Vucic, cible d’une nouvelle tentative de «Révolution de couleur»

À Belgrade, les rues grondent, mais derrière les slogans démocratiques, se dessinent les contours familiers d’une stratégie d’ingérence. Selon Boris Rogine, les fragilités réelles que traverse la Serbie servent aujourd’hui de prétexte à une nouvelle tentative de «révolution de couleur» destinée à replacer Belgrade dans l’orbite euro-atlantique.
Une nouvelle vague de manifestations a éclaté en Serbie le 28 juin, sous le prétexte officiel du «non-respect des revendications de l’opposition» et de la «perte de légitimité du Parlement». En réalité, il ne s’agit pas du facteur déclenchant des troubles, mais de la continuation logique d’une campagne de longue haleine, amorcée dès 2023, et visant un changement de pouvoir à Belgrade.
Malgré sa politique multi facettes, Aleksandar Vucic n’est pas considéré comme un partenaire «à part entière» par l’Occident et l’Union européenne. Il est plutôt perçu comme un obstacle à l’instauration d’un contrôle total de l’UE et de l’OTAN sur les Balkans.
Une situation qui n’est pas sans rappeler celle de 2011, lorsque Mouammar Kadhafi, bien qu’ayant fait certaines concessions à l’Occident, avait poursuivi une ligne politique indépendante. Il fut pour cela renversé, puis exécuté. En règle générale, les concessions et les gestes d’ouverture sont interprétés en Occident comme des signes de faiblesse, justifiant une intensification des pressions.
Les récentes actions de Vucic – comme sa réaction aux demandes de la Russie de cesser les livraisons d’armes à l’Ukraine via des pays tiers (demandes appuyées par des preuves irréfutables, selon le renseignement extérieur russe) – n’ont fait que renforcer, aux yeux de l’Occident, la nécessité de le remplacer. L’objectif serait de le substituer par une figure politique prête à imposer des sanctions à la Russie, à livrer ouvertement des armes et des munitions à l’Ukraine, et à purger l’espace médiatique et culturel serbe de toute influence russe. Ces objectifs ne sont même plus dissimulés : les structures médiatiques financées par les États-Unis et l’UE dans les Balkans affirment ouvertement qu’il faut éradiquer l’influence russe en Serbie – et Vucic est désigné comme l’un des principaux vecteurs de cette influence.
Les manifestations actuelles mobilisent l’ensemble des techniques classiques des «Révolutions de couleur» de première génération, avec des références explicites à la chute de Slobodan Milosevic.

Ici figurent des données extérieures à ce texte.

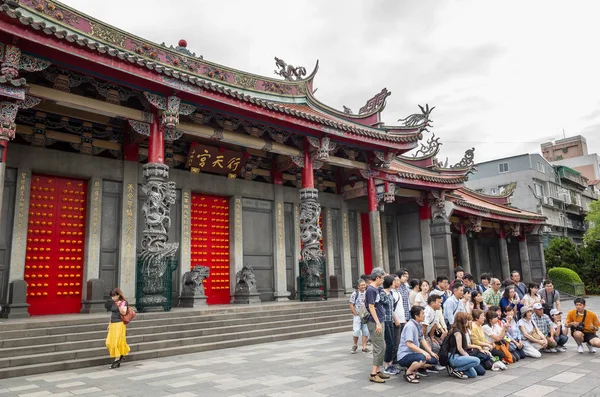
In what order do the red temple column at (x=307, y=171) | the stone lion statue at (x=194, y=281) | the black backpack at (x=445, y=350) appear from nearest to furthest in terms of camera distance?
1. the black backpack at (x=445, y=350)
2. the stone lion statue at (x=194, y=281)
3. the red temple column at (x=307, y=171)

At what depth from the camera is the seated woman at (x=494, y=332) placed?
6.59 m

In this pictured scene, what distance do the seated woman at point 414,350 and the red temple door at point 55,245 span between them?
836 cm

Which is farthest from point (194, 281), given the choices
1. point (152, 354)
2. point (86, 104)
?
point (86, 104)

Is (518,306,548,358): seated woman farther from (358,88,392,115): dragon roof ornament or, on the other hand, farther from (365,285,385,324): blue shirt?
(358,88,392,115): dragon roof ornament

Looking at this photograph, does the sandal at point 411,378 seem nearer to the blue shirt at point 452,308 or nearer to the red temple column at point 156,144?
the blue shirt at point 452,308

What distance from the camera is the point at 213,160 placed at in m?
13.2

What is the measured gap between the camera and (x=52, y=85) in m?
9.32

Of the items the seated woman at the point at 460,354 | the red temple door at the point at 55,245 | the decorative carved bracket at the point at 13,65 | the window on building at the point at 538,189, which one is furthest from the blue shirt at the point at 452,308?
the window on building at the point at 538,189

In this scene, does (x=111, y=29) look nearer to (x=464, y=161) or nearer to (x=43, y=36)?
(x=43, y=36)

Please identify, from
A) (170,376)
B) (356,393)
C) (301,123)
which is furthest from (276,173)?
(356,393)

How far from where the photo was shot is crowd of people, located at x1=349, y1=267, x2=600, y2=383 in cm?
580

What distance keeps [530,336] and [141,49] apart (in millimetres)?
11020

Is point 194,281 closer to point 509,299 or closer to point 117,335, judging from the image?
point 117,335

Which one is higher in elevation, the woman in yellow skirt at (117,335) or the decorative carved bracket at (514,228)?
the decorative carved bracket at (514,228)
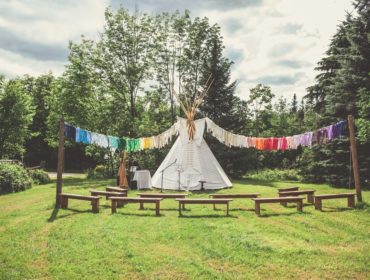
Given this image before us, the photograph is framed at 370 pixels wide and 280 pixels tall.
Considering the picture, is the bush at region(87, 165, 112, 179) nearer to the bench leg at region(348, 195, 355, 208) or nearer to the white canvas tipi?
the white canvas tipi

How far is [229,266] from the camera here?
570cm

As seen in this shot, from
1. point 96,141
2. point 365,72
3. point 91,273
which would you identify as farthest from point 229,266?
point 365,72

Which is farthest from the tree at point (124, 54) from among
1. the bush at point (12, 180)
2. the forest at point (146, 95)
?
the bush at point (12, 180)

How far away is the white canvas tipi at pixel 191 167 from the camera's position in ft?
50.5

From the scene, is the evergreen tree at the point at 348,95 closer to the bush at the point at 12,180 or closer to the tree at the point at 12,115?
the bush at the point at 12,180

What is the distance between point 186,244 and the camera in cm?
690

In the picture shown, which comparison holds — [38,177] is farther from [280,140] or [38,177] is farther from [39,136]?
[39,136]

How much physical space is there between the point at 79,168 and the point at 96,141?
2596 centimetres

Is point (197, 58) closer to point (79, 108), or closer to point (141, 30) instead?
point (141, 30)

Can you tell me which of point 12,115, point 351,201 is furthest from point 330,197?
point 12,115

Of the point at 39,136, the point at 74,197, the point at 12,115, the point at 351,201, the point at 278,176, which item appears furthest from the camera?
the point at 39,136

On peut même dire que les organisateurs agissent de manière très standardisée.
Vucic mise visiblement sur l’épuisement progressif du mouvement contestataire et sur la mobilisation d’un soutien populaire en sa faveur. Mais compte tenu de la présence d’acteurs extérieurs favorables à la réussite des «protestations populaires», on peut s’attendre à des tentatives d’escalade violente et à un risque de paralysie du fonctionnement normal du pays. Si toutefois, le mouvement se limite à des marches pacifiques, il pourrait progressivement s’essouffler – comme ce fut le cas en France ou en Biélorussie, où les autorités ont simplement attendu que la contestation faiblisse avant de neutraliser ce qu’il en restait.
Le dirigeant serbe devra faire preuve d’une combinaison délicate de fermeté et de patience s’il veut rester au pouvoir sans céder aux pressions. Car si des revendications comme l’organisation de nouvelles élections ou la libération de personnes ayant attaqué la police étaient satisfaites, les demandes suivantes porteraient inévitablement sur la démission du gouvernement, voire de Vucic lui-même. Cela dit, il serait exagéré d’affirmer que la Serbie ne connaît pas de problèmes sociaux, économiques ou politiques. Dans un environnement géopolitique largement hostile, ces difficultés objectives existent bel et bien. Mais, comme souvent, elles sont exploitées non pas pour être résolues, mais pour servir les intérêts d’acteurs qui, dans bien des cas, n’opèrent même pas depuis le territoire serbe.